■ **Excerpted records**:
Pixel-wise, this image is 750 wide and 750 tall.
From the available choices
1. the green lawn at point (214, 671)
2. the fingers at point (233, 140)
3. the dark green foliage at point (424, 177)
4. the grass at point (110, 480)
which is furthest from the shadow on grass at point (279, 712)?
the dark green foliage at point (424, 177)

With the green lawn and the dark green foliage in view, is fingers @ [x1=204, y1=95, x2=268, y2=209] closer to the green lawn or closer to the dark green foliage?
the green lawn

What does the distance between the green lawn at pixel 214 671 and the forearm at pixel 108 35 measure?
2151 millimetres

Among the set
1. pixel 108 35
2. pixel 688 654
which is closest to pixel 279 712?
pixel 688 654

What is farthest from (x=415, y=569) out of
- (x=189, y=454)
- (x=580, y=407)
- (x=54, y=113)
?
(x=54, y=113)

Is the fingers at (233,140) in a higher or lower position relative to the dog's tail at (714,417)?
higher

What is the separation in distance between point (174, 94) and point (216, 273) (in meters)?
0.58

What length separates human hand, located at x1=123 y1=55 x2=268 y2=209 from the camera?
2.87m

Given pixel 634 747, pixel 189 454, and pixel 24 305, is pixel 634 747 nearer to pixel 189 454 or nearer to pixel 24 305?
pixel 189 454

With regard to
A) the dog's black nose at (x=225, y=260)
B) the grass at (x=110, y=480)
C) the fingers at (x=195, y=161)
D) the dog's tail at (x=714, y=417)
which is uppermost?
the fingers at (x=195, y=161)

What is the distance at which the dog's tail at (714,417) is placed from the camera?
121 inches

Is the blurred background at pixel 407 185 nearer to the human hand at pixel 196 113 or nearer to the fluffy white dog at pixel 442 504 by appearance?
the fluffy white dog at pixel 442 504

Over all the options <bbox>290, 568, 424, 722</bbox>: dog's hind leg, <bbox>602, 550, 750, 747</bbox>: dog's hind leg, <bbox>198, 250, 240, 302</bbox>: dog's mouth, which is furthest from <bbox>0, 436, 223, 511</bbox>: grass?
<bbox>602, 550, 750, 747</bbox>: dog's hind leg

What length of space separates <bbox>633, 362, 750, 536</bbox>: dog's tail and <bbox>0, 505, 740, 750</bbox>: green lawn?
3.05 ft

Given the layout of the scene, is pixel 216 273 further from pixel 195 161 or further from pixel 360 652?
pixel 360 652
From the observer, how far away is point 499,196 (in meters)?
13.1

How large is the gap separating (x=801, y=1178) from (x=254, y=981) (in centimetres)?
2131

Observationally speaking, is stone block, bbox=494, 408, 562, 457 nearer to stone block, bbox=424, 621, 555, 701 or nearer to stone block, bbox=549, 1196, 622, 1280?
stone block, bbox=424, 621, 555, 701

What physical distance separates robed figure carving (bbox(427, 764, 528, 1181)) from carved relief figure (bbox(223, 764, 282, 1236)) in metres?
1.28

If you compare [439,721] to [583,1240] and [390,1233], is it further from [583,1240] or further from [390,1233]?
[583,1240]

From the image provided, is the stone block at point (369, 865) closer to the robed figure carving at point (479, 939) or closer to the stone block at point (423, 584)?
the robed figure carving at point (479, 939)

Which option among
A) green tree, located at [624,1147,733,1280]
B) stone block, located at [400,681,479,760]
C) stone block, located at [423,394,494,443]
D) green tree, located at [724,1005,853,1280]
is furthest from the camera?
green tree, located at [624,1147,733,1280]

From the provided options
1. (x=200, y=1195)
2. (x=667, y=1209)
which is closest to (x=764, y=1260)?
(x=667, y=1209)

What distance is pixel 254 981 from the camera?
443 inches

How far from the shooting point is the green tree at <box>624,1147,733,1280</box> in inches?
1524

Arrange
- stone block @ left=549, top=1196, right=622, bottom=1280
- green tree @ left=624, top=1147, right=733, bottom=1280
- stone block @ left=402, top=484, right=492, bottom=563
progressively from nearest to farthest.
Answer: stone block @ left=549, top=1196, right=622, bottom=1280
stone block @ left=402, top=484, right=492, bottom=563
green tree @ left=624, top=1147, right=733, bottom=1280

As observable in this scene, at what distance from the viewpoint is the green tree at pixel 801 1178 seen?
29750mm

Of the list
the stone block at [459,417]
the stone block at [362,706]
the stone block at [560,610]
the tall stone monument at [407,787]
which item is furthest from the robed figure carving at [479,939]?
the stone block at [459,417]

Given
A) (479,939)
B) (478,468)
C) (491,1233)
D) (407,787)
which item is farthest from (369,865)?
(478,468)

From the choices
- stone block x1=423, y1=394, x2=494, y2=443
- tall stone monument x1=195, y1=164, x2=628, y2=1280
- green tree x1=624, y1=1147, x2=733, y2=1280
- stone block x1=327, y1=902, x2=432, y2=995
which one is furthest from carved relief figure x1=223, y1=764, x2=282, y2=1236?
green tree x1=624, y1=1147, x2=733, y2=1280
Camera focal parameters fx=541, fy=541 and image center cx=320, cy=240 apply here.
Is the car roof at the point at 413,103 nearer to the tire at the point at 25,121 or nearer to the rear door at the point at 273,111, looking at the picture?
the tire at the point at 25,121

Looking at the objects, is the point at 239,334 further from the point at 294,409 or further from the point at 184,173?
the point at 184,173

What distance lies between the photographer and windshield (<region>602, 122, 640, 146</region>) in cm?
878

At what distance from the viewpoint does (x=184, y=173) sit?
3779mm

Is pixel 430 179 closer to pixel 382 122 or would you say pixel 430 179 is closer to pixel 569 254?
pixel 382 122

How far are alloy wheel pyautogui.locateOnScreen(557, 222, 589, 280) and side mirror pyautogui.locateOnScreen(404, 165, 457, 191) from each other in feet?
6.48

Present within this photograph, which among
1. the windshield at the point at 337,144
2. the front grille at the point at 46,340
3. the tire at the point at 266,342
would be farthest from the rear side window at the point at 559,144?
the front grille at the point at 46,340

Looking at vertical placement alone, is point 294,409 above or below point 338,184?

■ **Given problem**: Exactly as written above, please repeat the entries.

■ **Answer to this problem**:
Pixel-wise, this image is 750 wide and 750 tall.
From the available choices
1. the green lawn at point (214, 671)
2. the fingers at point (233, 140)
3. the dark green foliage at point (424, 177)
4. the grass at point (110, 480)
which is furthest from the shadow on grass at point (279, 712)?
the dark green foliage at point (424, 177)

With the green lawn and the dark green foliage in view, is fingers @ [x1=204, y1=95, x2=268, y2=209] closer to the green lawn or closer to the dark green foliage?
the green lawn

What does the distance between the green lawn at pixel 214 671 and the forearm at pixel 108 35 measure?
2151 millimetres

Among the set
1. pixel 108 35
2. pixel 688 654
which is closest to pixel 279 712?
pixel 688 654

What is farthest from (x=415, y=569) out of
- (x=189, y=454)
- (x=580, y=407)
- (x=54, y=113)
?
(x=54, y=113)

Is the fingers at (233,140) in a higher or lower position relative to the dog's tail at (714,417)?
higher

What is the separation in distance between point (174, 94) and point (216, 273) (in meters)?
0.58

What length separates human hand, located at x1=123 y1=55 x2=268 y2=209 from the camera?
2.87m

Given pixel 634 747, pixel 189 454, and pixel 24 305, is pixel 634 747 nearer to pixel 189 454 or nearer to pixel 24 305?
pixel 189 454

With regard to
A) the dog's black nose at (x=225, y=260)
B) the grass at (x=110, y=480)
C) the fingers at (x=195, y=161)
D) the dog's tail at (x=714, y=417)
which is uppermost?
the fingers at (x=195, y=161)

What is the distance at which the dog's tail at (714,417) is placed from the camera?
121 inches

Is the blurred background at pixel 407 185 nearer to the human hand at pixel 196 113 or nearer to the fluffy white dog at pixel 442 504 by appearance?
the fluffy white dog at pixel 442 504

Over all the options <bbox>290, 568, 424, 722</bbox>: dog's hind leg, <bbox>602, 550, 750, 747</bbox>: dog's hind leg, <bbox>198, 250, 240, 302</bbox>: dog's mouth, which is furthest from <bbox>0, 436, 223, 511</bbox>: grass?
<bbox>602, 550, 750, 747</bbox>: dog's hind leg

What length of space separates <bbox>633, 362, 750, 536</bbox>: dog's tail and <bbox>0, 505, 740, 750</bbox>: green lawn?
3.05 ft

Given the layout of the scene, is pixel 216 273 further from pixel 195 161 or further from pixel 360 652?
pixel 360 652
From the observer, how far away is point 499,196 (in meters)?
13.1

How large is the gap separating (x=801, y=1178) from (x=254, y=981) (in centimetres)?
2131

Observationally speaking, is stone block, bbox=494, 408, 562, 457 nearer to stone block, bbox=424, 621, 555, 701 or nearer to stone block, bbox=549, 1196, 622, 1280?
stone block, bbox=424, 621, 555, 701

What physical distance separates robed figure carving (bbox(427, 764, 528, 1181)) from carved relief figure (bbox(223, 764, 282, 1236)) in metres?
1.28

If you compare [439,721] to [583,1240] and [390,1233], is it further from [583,1240] or further from [390,1233]?
[583,1240]

From the image provided, is the stone block at point (369, 865) closer to the robed figure carving at point (479, 939) or closer to the stone block at point (423, 584)?
the robed figure carving at point (479, 939)

Which option among
A) green tree, located at [624,1147,733,1280]
B) stone block, located at [400,681,479,760]
C) stone block, located at [423,394,494,443]
D) green tree, located at [724,1005,853,1280]
is furthest from the camera?
green tree, located at [624,1147,733,1280]

From the provided options
1. (x=200, y=1195)
2. (x=667, y=1209)
which is closest to (x=764, y=1260)?
(x=667, y=1209)

What distance is pixel 254 981 from the camera?
443 inches

How far from the shooting point is the green tree at <box>624,1147,733,1280</box> in inches?
1524

Arrange
- stone block @ left=549, top=1196, right=622, bottom=1280
- green tree @ left=624, top=1147, right=733, bottom=1280
- stone block @ left=402, top=484, right=492, bottom=563
progressively from nearest to farthest.
Answer: stone block @ left=549, top=1196, right=622, bottom=1280
stone block @ left=402, top=484, right=492, bottom=563
green tree @ left=624, top=1147, right=733, bottom=1280

As observable in this scene, at what distance from the viewpoint is the green tree at pixel 801 1178 seen?
29750mm

Of the list
the stone block at [459,417]
the stone block at [362,706]
the stone block at [560,610]
the tall stone monument at [407,787]
which item is furthest from the robed figure carving at [479,939]?
the stone block at [459,417]

Given
A) (479,939)
B) (478,468)
C) (491,1233)
D) (407,787)
which item is farthest from (369,865)?
(478,468)

From the choices
- stone block x1=423, y1=394, x2=494, y2=443
- tall stone monument x1=195, y1=164, x2=628, y2=1280
- green tree x1=624, y1=1147, x2=733, y2=1280
- stone block x1=327, y1=902, x2=432, y2=995
which one is furthest from carved relief figure x1=223, y1=764, x2=282, y2=1236?
green tree x1=624, y1=1147, x2=733, y2=1280
Camera focal parameters fx=541, fy=541 and image center cx=320, cy=240 apply here.
Is the car roof at the point at 413,103 nearer to the tire at the point at 25,121 or nearer to the rear door at the point at 273,111, looking at the picture?
the tire at the point at 25,121

Looking at the objects, is the point at 239,334 further from the point at 294,409 or further from the point at 184,173?
the point at 184,173

What distance lies between the photographer and windshield (<region>602, 122, 640, 146</region>) in cm?
878

At what distance from the viewpoint does (x=184, y=173) sit?
3779mm

Is pixel 430 179 closer to pixel 382 122 or would you say pixel 430 179 is closer to pixel 569 254?
pixel 382 122

How far are alloy wheel pyautogui.locateOnScreen(557, 222, 589, 280) and side mirror pyautogui.locateOnScreen(404, 165, 457, 191) from each other in feet?
6.48

Present within this photograph, which among
1. the windshield at the point at 337,144
2. the front grille at the point at 46,340
3. the tire at the point at 266,342
would be farthest from the rear side window at the point at 559,144?
the front grille at the point at 46,340

Looking at vertical placement alone, is point 294,409 above or below point 338,184?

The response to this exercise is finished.